Для императора это должно было быть неприятно. Монбрюн стал перед ним и отрапортовал, что в существующей ситуации проведение атаки невозможно.
- Невозможно?! Не знаю такого слова! - крикнул Бонапарте. - Мои поляки тоже его не знают!
Последующий приказ доставил де Сегюр. Двинулись опять, 136 (или же 125 - источники сообщают разное число) человек, орущих: "Да здравствует император!!!"
Ор-От прекрасно описал это в стихотворении "Сомо-Сьерра, рассказ шволежера":
"...Ну и лошадка была у меня в те годочки Масти гнедой, на ножках передних чулочки.
Сам отец объезжал - ох, горячею сделал,
Только тронь шенкелями - словно ветер летела.
И когда капитан, нас в четверки построив,
Глянув как на сынов, молвил: "Соколы, к бою!",
Я на гриву склонился, судьбу ей вверяя.
Мы помчались, кровавый туман рассекая.
О святая Мария! Трудно даже поверить:
Мы верхом - против пушек, стоявших в ущелье.
Лишь безумец иль бог мог придумать такое,
И, безумцы, мы стали отважнее втрое.
"Император!!!" - неслось из горячечных глоток,
Заглушая бряцанье и грохот, и топот.
Кровь до капли отдать за Него мы готовы.
Знал "Великий" солдат своих, знал, право слово!"

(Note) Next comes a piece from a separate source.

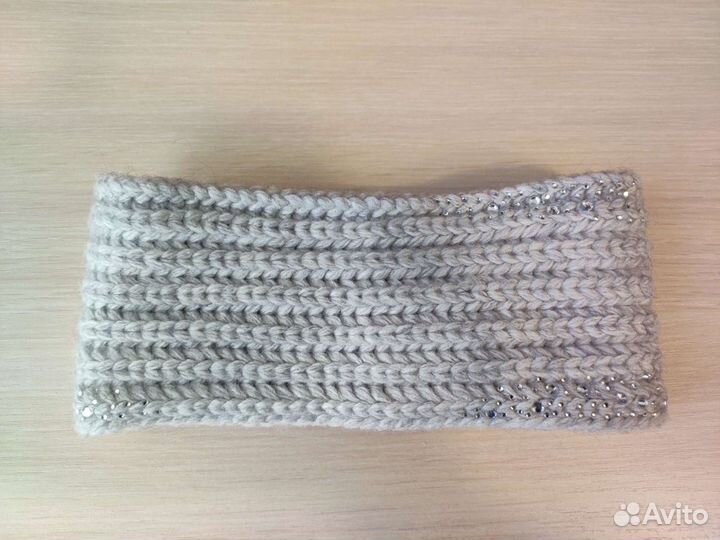 Новая вязаная повязка на голову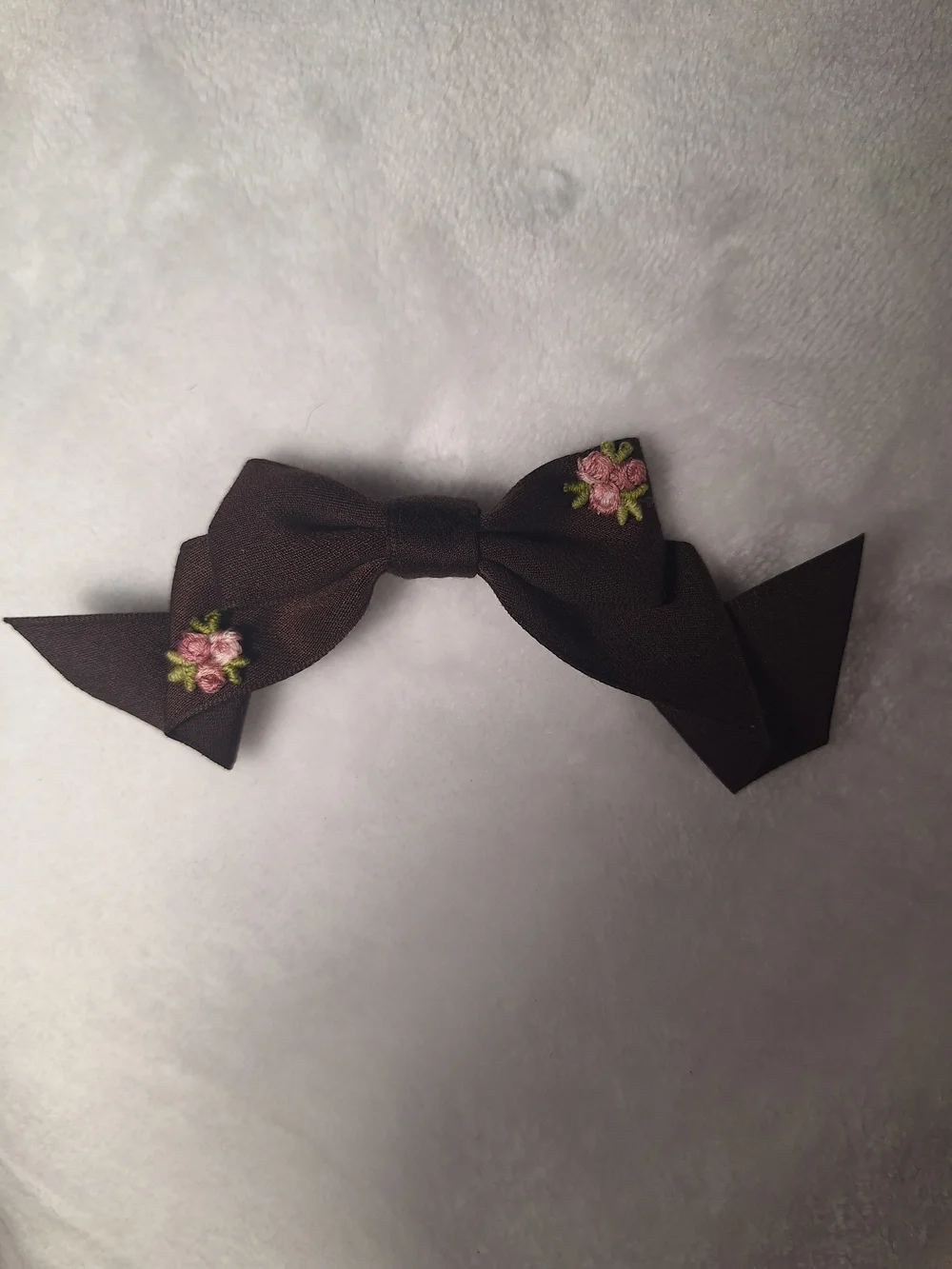 Innocent World Brown Floral Hair Bow Clips | Set of 2 | Classic Lolita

Козетульскому не повезло. Он скомандовал атаку и разогнал коня, но когда первые четыре пушки плюнули огнем, его верховое животное было ранено, и, впоследствие, литературный "покоритель" Сомосьерры полетел кувырком. Потом, наверняка, он стоял, глядя на спины товарищей, или гнался за ними на своих двоих, раздирая глотку как король Ричард: "Полцарства за коня!!!" В этой ситуации командование атакой взял на себя капитан Дзевановский, но и ему не было дано добраться в седле до конца пути.
Это и вправду была смертельная атака. Пушки били прямой наводкой в плотную массу лошадей и всадников. Со склонов долины их разила лавина ружейных пуль. С обеих сторон дороги, из-за низенькой стенки, сотни испанских стрелков поливали их картечью "a bout portant" - вплотную, касаясь стволами ружей и тромблонов (ружей с расширяющимся в виде лейки стволом) конских животов. Снова Ор-От:
"Пламя, стоны, проклятья ущелье накрыли...
У людей и коней - будто выросли крылья.
Мы рубили как черти, летели как птица,
Под копытами вражьи кровавые лица...
Грохот пушек, крик смерти, и падают кони,
Гибнем мы - не осталось полста в эскадроне...
Тут обрыв, там враги - братцы, это ж ловушка...
К черту!!! Рысью!!! Вперед!!!
...И захвачены пушки!"
Даже после захвата второй батареи дон Бенито Сан Хуан верил, что через мгновение эта горстка безумцев превратится в пыль, и что французская армия покорно стечет по склонам Гуадаррамы. Главная хунта была уверена в этом заранее и спокойно ожидала в Аранхуэсе вестей о бессильном бешенстве Корсиканца. Когда же поляки растоптали третью четверку орудий, дон Бенито почувствовал, как по спине течет холодный пот. Когда последние пушки покрылись трупами канонеров, а осмелившаяся пехота французов начала карабкаться на горные склоны, дон Бенито сел на коня. Все остальное было уже только паническим отступлением, а Мадрид стал искать атласную подушечку, чтобы положить на нее городские ключи для победителя. Ор-От так закончил сообщение неназванного шволежера:
"Я опомнился... Золотом солнце пылало.
Император подъехал. Его озаряло
Золотое сиянье, жар огненной сечи.
Глянул... Тут нахмурились брови, ссутулились плечи Он увидел погибших солдат пред собою,
Будто травы, что скошены острой косою,
Крикнул: "Слава отважным!", тем, что живы остались,
Только алой волной стыд лицо его залил!..."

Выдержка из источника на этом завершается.